■ Reading passage:
========================

Explain how cortisol and epinephrine from the adrenal gland help a person to respond to stress, e.g. physical danger or surgery.

Outline:

·        Stimulation of release by stress

·        Actions on:

- metabolism

- central nervous system

- cardiovascular system

- immune system

Essay:

            Stress on the body is defined as any condition that threatens the survival of the organism or disrupts its normal functioning and activities. Stressful conditions include physical danger, fasting, infections, invasion by foreign organisms and the post-surgical period. The body is well equipped with a set of adaptations to defend itself against stress. Both the adrenal cortex and the adrenal medulla are major participants in adaptation to stress. The immune system is involved when stress is produced by foreign substances or invading organisms.

            Stress is perceived by many areas of the brain, from the cortex down to the brainstem. Afferent nerve pathways from many parts of the brain converge on the median eminence. Fibers from the amygdaloid nuclei mediate responses to emotional stresses, fear, anxiety, and apprehension. Major stresses activate CRH and ADH neurons in the paraventricular nucleus and adrenergic neurons elsewhere in the hypothalamus. The activation is mutually reinforcing, because norepinephrine increases CRH release, and CRH increases adrenergic discharge. CRH and ADH release stimulates ACTH release and ulitmately elevates plasma cortisol levels; adrenergic stimulation elevates plasma epinephrine and norepinephrine levels.

========================

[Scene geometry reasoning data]
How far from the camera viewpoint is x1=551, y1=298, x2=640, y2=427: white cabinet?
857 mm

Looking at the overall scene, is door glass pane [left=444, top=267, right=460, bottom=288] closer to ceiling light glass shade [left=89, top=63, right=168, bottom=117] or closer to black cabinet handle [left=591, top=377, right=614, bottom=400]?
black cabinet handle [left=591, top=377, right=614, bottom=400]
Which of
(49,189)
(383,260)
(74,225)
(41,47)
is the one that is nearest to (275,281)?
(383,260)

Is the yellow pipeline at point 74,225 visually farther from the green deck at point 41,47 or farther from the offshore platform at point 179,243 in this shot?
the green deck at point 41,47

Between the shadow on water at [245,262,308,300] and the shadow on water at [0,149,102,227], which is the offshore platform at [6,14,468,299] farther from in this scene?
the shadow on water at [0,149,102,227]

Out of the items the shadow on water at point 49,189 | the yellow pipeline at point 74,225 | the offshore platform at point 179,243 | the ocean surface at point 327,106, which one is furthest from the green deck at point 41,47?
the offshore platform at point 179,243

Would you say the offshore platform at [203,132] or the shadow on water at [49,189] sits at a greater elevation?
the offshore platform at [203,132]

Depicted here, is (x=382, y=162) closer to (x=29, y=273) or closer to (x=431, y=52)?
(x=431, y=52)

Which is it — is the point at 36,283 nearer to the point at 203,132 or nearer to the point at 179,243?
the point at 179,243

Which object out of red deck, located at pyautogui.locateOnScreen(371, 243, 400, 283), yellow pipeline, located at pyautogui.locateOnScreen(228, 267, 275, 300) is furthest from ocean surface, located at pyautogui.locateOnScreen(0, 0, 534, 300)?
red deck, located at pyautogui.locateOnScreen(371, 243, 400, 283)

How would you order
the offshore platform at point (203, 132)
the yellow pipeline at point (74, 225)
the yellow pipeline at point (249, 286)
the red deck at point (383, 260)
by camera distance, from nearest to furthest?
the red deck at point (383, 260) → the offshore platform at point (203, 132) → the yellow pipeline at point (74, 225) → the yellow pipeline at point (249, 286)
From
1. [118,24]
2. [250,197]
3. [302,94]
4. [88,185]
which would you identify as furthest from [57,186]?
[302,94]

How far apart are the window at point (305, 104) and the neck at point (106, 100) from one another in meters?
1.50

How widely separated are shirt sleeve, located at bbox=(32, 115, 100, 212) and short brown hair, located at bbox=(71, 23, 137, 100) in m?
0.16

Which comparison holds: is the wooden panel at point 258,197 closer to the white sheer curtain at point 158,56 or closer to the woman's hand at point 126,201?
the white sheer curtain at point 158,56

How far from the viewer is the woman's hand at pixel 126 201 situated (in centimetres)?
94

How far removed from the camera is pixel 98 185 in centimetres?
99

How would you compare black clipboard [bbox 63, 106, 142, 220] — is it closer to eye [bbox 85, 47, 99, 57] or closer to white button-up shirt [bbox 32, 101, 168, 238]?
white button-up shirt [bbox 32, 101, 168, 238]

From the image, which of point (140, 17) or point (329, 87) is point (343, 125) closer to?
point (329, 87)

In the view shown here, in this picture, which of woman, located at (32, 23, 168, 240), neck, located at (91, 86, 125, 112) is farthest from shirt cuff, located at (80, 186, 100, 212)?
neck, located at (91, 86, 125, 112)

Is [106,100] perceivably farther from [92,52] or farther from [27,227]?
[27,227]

========================

■ What is being asked:
Answer these questions from the adrenal stress essay:
(a) Which system is involved when stress is produced by foreign substances or invading organisms?
(b) Where do afferent nerve pathways from many parts of the brain converge?
(c) Fibers from which nuclei mediate responses to emotional stresses, fear, anxiety, and apprehension?

■ Solution to the problem:
(a) The immune system
(b) On the median eminence
(c) The amygdaloid nuclei